◆ Excerpted passage:
■ ■ ■ ■
[llvm] [PowerPC] fix Inefficient std::bit_floor(x) (PR #183361)
zhijian lin via llvm-commits
llvm-commits at lists.llvm.org
Wed Apr 1 06:19:18 PDT 2026
https://github.com/diggerlin updated https://github.com/llvm/llvm-project/pull/183361
>From a9d1301c7f179e6977c0f8e0604e685efe6d8b42 Mon Sep 17 00:00:00 2001
From: zhijian <zhijian at ca.ibm.com>
Date: Tue, 24 Feb 2026 21:13:00 +0000
Subject: [PATCH 01/10] implement bit_floor
---
llvm/lib/Target/PowerPC/PPCISelLowering.cpp | 50 +++++++++++++++++++++
1 file changed, 50 insertions(+)
diff --git a/llvm/lib/Target/PowerPC/PPCISelLowering.cpp b/llvm/lib/Target/PowerPC/PPCISelLowering.cpp
index 84d26448a7f4f..371c67e80d250 100644
--- a/llvm/lib/Target/PowerPC/PPCISelLowering.cpp
+++ b/llvm/lib/Target/PowerPC/PPCISelLowering.cpp
@@ -17204,6 +17204,54 @@ static SDValue DAGCombineAddc(SDNode *N,
}
return SDValue();
}
+/// Optimize the bitfloor pattern for PowerPC.
+/// Transforms: select_cc X, 0, 0, (srl MinSignedValue, (ctlz X)), seteq
+/// Into: srl MinSignedValue, (ctlz X)
+///
+/// This is safe on PowerPC because the srw instruction returns 0 when the
+/// shift amount is == bitwidth, which matches the behavior we need for X=0.
+static SDValue combineSELECT_CCBitFloor(SDNode *N, SelectionDAG &DAG) {
+ assert(N->getOpcode() == ISD::SELECT_CC && "Expected SELECT_CC node");
+
+ // SELECT_CC operands: LHS, RHS, TrueVal, FalseVal, CC
+ SDValue CmpLHS = N->getOperand(0);
+ SDValue CmpRHS = N->getOperand(1);
+ SDValue TrueVal = N->getOperand(2);
+ SDValue FalseVal = N->getOperand(3);
+ ISD::CondCode CC = cast<CondCodeSDNode>(N->getOperand(4))->get();
+
+ // Check if condition is (X == 0)
+ if (CC != ISD::SETEQ || !isNullConstant(CmpRHS))
+ return SDValue();
+
+ // Check if TrueVal is constant 0
+ if (!isNullConstant(TrueVal))
+ return SDValue();
+
+ // Check if FalseVal is (srl MinSignedValue, ShiftAmt)
+ if (FalseVal.getOpcode() != ISD::SRL)
■ ■ ■ ■
◆ Materials provided:
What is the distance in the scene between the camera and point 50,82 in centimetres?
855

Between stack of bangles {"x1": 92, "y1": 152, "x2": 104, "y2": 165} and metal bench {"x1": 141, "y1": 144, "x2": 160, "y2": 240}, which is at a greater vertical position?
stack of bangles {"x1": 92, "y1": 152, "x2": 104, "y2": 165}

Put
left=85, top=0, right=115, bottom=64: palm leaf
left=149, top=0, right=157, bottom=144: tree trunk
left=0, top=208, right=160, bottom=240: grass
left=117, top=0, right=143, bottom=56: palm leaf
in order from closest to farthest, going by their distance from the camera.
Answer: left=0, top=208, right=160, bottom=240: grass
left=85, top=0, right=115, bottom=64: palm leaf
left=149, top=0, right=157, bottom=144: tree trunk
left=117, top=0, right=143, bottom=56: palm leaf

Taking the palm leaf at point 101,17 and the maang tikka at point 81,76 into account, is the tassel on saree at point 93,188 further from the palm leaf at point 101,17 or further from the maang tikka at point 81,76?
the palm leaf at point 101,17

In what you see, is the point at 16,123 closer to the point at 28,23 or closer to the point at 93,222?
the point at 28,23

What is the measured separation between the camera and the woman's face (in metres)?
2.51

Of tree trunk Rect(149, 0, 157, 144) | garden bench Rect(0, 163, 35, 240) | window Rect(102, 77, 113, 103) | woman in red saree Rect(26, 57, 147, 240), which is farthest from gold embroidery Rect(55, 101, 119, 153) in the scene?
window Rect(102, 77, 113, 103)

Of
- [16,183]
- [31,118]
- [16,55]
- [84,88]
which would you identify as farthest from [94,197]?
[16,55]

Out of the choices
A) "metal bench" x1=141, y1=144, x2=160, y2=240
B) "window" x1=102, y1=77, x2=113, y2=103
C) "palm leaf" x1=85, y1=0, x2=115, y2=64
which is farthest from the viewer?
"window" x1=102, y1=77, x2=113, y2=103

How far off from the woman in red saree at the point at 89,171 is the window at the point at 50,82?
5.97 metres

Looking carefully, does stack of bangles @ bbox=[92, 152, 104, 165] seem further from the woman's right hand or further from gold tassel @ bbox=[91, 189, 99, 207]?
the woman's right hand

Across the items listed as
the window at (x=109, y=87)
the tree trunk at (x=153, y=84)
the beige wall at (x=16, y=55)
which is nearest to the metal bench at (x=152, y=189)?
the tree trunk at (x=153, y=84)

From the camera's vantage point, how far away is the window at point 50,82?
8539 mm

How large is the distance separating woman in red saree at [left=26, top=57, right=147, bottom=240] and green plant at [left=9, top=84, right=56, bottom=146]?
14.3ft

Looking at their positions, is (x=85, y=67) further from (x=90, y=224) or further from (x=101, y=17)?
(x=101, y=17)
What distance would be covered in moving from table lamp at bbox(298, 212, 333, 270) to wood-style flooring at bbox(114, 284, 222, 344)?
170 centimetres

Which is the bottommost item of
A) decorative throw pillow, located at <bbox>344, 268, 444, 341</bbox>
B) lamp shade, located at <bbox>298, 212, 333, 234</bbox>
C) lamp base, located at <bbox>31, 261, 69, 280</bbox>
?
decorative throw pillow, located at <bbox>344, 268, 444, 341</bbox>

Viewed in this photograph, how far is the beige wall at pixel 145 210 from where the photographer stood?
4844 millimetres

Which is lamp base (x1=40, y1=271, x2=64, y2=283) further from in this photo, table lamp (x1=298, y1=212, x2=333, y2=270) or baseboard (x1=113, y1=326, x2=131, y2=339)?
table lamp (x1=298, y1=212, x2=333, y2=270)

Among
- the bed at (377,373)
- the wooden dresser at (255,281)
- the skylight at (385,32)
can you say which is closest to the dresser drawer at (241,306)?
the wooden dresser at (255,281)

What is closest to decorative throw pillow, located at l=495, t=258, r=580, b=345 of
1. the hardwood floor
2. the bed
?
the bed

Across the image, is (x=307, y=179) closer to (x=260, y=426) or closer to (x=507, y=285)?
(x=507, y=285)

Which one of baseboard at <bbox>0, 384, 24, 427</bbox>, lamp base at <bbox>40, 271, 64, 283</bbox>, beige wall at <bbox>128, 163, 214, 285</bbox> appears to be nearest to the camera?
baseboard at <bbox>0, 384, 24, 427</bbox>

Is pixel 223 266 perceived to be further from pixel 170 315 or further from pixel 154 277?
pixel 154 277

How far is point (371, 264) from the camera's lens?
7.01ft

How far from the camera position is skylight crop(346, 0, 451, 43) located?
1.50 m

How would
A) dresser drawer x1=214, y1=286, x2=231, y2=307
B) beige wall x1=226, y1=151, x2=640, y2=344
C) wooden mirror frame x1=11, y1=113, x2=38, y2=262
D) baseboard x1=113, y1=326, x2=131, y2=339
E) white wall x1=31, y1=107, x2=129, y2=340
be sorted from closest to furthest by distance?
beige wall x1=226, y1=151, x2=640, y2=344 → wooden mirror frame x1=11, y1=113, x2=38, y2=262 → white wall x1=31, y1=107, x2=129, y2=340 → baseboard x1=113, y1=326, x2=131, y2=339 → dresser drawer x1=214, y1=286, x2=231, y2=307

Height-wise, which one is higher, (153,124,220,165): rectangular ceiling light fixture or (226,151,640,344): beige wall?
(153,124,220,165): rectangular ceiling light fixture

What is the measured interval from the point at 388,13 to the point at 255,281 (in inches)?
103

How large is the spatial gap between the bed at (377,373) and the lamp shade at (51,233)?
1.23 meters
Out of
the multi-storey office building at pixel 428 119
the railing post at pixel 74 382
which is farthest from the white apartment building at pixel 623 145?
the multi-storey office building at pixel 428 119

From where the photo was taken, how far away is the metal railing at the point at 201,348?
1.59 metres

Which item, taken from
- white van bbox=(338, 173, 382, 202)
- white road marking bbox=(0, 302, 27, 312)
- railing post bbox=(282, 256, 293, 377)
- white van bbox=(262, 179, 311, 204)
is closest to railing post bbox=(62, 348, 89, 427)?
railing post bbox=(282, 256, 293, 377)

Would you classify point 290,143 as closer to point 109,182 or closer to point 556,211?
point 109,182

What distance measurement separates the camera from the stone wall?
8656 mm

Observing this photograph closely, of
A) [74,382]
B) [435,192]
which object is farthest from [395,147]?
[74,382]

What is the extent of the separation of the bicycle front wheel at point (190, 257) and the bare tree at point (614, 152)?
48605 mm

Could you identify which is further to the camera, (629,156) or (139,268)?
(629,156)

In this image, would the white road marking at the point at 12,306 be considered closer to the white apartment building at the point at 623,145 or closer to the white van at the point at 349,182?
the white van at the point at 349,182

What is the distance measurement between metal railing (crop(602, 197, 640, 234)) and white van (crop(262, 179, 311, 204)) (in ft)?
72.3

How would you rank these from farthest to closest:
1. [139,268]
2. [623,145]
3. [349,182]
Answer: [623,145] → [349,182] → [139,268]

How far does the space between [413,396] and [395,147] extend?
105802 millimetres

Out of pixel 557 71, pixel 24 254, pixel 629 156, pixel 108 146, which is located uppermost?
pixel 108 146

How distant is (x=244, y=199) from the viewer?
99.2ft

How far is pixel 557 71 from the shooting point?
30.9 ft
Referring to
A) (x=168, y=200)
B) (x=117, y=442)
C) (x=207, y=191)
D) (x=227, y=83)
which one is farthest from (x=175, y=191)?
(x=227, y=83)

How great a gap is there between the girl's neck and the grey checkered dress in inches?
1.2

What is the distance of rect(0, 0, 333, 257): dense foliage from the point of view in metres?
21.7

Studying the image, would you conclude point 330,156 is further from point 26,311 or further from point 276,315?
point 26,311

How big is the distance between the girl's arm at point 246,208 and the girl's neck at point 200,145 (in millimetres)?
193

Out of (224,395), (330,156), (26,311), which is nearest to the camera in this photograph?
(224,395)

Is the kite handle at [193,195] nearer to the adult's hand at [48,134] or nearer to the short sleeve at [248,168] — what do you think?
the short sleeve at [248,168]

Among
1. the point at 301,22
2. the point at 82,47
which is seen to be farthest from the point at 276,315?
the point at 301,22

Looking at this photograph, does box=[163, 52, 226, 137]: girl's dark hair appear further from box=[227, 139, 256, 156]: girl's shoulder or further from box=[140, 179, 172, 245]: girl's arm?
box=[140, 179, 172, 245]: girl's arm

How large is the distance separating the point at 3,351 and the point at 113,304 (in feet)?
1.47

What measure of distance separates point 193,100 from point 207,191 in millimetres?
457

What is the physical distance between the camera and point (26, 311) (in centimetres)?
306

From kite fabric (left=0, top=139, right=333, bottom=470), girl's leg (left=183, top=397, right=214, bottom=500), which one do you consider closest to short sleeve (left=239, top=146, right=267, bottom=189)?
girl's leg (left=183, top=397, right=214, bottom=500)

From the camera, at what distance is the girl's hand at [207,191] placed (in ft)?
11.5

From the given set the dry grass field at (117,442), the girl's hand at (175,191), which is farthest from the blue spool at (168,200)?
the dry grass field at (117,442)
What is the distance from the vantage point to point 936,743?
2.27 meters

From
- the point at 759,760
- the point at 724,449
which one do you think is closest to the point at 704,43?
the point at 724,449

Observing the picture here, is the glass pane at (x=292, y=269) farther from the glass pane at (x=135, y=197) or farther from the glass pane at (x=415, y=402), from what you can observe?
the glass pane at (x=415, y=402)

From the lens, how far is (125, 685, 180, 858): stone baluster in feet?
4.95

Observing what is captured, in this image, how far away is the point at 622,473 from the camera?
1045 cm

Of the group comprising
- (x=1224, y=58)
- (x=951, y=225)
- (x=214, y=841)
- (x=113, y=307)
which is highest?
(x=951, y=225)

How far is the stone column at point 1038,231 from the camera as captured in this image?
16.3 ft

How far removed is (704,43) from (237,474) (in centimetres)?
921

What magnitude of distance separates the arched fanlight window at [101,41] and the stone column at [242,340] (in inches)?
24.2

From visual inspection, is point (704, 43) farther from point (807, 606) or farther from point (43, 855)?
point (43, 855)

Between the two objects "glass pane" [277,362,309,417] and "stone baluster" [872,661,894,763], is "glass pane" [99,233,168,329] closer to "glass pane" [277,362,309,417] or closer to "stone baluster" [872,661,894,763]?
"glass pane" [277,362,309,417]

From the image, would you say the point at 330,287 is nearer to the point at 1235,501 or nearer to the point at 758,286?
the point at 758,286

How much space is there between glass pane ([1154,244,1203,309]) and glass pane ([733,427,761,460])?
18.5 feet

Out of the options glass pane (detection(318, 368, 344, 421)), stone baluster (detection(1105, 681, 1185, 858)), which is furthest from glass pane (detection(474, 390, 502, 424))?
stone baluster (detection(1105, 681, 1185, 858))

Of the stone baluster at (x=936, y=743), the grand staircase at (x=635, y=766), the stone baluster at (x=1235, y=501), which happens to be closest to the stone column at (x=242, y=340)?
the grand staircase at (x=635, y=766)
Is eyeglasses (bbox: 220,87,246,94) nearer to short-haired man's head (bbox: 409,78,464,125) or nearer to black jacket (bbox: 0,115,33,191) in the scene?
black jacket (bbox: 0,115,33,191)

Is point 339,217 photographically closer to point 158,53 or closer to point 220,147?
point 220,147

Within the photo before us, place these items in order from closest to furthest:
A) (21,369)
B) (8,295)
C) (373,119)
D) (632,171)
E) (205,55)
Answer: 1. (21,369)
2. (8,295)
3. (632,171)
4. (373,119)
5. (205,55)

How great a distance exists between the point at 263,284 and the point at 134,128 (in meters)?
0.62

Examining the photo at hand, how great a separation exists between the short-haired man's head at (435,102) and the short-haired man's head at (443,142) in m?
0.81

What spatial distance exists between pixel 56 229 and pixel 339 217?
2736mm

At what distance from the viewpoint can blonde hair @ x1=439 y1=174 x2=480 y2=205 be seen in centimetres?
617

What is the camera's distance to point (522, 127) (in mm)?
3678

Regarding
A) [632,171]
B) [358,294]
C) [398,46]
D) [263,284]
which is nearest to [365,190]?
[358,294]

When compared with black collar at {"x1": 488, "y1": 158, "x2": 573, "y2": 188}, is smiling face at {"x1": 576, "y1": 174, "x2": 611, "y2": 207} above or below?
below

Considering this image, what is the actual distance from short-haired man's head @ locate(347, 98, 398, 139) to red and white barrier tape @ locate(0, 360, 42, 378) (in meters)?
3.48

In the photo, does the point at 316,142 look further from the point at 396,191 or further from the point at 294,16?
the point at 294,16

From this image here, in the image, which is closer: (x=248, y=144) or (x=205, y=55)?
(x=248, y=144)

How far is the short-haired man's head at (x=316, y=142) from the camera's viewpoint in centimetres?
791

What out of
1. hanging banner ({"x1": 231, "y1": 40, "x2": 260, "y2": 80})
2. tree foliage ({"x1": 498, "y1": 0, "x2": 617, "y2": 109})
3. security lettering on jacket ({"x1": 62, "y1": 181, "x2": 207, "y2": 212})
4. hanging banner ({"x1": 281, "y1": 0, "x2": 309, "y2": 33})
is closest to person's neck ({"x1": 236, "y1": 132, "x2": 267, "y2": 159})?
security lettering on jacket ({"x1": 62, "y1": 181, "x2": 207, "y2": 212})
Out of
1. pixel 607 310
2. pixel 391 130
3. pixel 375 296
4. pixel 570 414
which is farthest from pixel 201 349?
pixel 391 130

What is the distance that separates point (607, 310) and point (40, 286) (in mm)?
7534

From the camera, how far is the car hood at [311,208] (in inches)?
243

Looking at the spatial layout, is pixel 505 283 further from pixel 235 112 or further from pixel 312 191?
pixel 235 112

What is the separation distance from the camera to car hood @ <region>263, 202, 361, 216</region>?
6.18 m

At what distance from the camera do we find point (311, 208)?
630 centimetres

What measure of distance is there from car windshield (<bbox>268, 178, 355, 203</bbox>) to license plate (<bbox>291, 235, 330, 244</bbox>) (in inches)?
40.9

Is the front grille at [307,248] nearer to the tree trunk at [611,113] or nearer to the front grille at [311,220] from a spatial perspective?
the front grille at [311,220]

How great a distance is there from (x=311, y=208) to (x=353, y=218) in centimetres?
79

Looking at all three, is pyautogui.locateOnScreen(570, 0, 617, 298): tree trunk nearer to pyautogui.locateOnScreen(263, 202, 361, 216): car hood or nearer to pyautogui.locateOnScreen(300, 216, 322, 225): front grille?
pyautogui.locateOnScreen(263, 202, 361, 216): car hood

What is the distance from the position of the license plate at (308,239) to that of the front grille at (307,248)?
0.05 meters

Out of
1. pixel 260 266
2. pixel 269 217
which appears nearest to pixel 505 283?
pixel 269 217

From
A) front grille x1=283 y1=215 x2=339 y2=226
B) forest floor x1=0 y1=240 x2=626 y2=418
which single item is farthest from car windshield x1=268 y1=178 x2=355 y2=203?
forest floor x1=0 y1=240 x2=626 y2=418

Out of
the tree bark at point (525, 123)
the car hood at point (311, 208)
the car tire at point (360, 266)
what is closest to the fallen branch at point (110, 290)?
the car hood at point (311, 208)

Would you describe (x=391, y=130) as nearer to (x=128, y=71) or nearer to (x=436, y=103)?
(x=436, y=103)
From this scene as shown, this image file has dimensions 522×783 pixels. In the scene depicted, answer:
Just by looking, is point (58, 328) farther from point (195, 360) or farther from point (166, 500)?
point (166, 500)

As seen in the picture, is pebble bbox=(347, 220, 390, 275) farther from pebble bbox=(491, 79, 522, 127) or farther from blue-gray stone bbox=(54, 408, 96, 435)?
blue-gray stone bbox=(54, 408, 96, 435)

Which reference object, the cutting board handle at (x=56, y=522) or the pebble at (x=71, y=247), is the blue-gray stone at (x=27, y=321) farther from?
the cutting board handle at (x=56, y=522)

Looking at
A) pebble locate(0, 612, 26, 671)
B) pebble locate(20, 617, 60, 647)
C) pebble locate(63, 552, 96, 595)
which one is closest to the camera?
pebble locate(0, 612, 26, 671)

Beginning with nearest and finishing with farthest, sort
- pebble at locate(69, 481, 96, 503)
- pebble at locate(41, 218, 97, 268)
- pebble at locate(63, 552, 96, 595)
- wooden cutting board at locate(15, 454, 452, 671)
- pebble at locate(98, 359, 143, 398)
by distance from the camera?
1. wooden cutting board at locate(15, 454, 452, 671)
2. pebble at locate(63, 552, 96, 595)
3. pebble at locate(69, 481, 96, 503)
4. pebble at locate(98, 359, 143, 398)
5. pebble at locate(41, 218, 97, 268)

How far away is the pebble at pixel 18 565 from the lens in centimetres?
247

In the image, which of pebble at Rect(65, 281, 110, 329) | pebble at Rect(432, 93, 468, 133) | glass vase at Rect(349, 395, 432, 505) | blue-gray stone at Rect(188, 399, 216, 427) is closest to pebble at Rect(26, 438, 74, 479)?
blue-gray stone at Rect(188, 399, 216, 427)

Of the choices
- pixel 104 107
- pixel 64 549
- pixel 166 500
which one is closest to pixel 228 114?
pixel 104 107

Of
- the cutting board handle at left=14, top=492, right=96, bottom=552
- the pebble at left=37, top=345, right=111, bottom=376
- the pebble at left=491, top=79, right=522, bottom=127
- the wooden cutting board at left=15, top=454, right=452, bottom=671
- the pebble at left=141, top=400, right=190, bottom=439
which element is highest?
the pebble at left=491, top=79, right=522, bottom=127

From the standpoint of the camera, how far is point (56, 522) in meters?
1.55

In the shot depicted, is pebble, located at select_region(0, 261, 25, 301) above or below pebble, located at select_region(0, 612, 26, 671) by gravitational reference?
■ ■ ■ ■
◆ Given problem 1: Copy each line of the records that contains the word "their". Matching is case-sensitive.
◆ Given problem 2: Carry on the PowerPC bit_floor patch from its last line shown.

◆ Expected output 1:
in order from closest to farthest, going by their distance from the camera.
Looking at their positions, is (x=85, y=67) further from (x=90, y=224) or further from (x=101, y=17)?

◆ Expected output 2:
+ return SDValue();
+
+ SDValue ShiftVal = FalseVal.getOperand(0);
+ SDValue ShiftAmt = FalseVal.getOperand(1);
+
+ // Check if ShiftVal is MinSignedValue
+ auto *ShiftConst = dyn_cast<ConstantSDNode>(ShiftVal);
+ if (!ShiftConst || !ShiftConst->getAPIntValue().isMinSignedValue())
+ return SDValue();
+
+ // Check if ShiftAmt is (ctlz CmpLHS
+ if (ShiftAmt.getOpcode() != ISD::CTLZ)
+ return SDValue();
+
+ SDValue CtlzArg = ShiftAmt.getOperand(0);
+
+ // Check if ctlz operates on the same value as the comparison
+ if (CtlzArg != CmpLHS)
+ return SDValue();
+
+ return FalseVal;
+}
// Optimize zero-extension of setcc when the compared value is known to be 0
// or 1.
@@ -17441,6 +17489,8 @@ SDValue PPCTargetLowering::PerformDAGCombine(SDNode *N,
return CSCC;
[[fallthrough]];
case ISD::SELECT_CC:
+ if (SDValue V = combineSELECT_CCBitFloor(N, DAG))
+ return V;
return DAGCombineTruncBoolExt(N, DCI);
case ISD::SINT_TO_FP:
case ISD::UINT_TO_FP:
>From a4acb44532cfe401dccb1a668cecd5a5bcd53bd7 Mon Sep 17 00:00:00 2001
From: zhijian <zhijian at ca.ibm.com>
Date: Wed, 25 Feb 2026 11:02:32 -0500
Subject: [PATCH 02/10] minor change
---
llvm/lib/Target/PowerPC/PPCISelLowering.cpp | 3 ++-
1 file changed, 2 insertions(+), 1 deletion(-)
diff --git a/llvm/lib/Target/PowerPC/PPCISelLowering.cpp b/llvm/lib/Target/PowerPC/PPCISelLowering.cpp
index 371c67e80d250..8b064673ebf7c 100644
--- a/llvm/lib/Target/PowerPC/PPCISelLowering.cpp
+++ b/llvm/lib/Target/PowerPC/PPCISelLowering.cpp
@@ -17204,7 +17204,8 @@ static SDValue DAGCombineAddc(SDNode *N,
}
return SDValue();
}
-/// Optimize the bitfloor pattern for PowerPC.
+
+/// Optimize the bitfloor(X) pattern for PowerPC.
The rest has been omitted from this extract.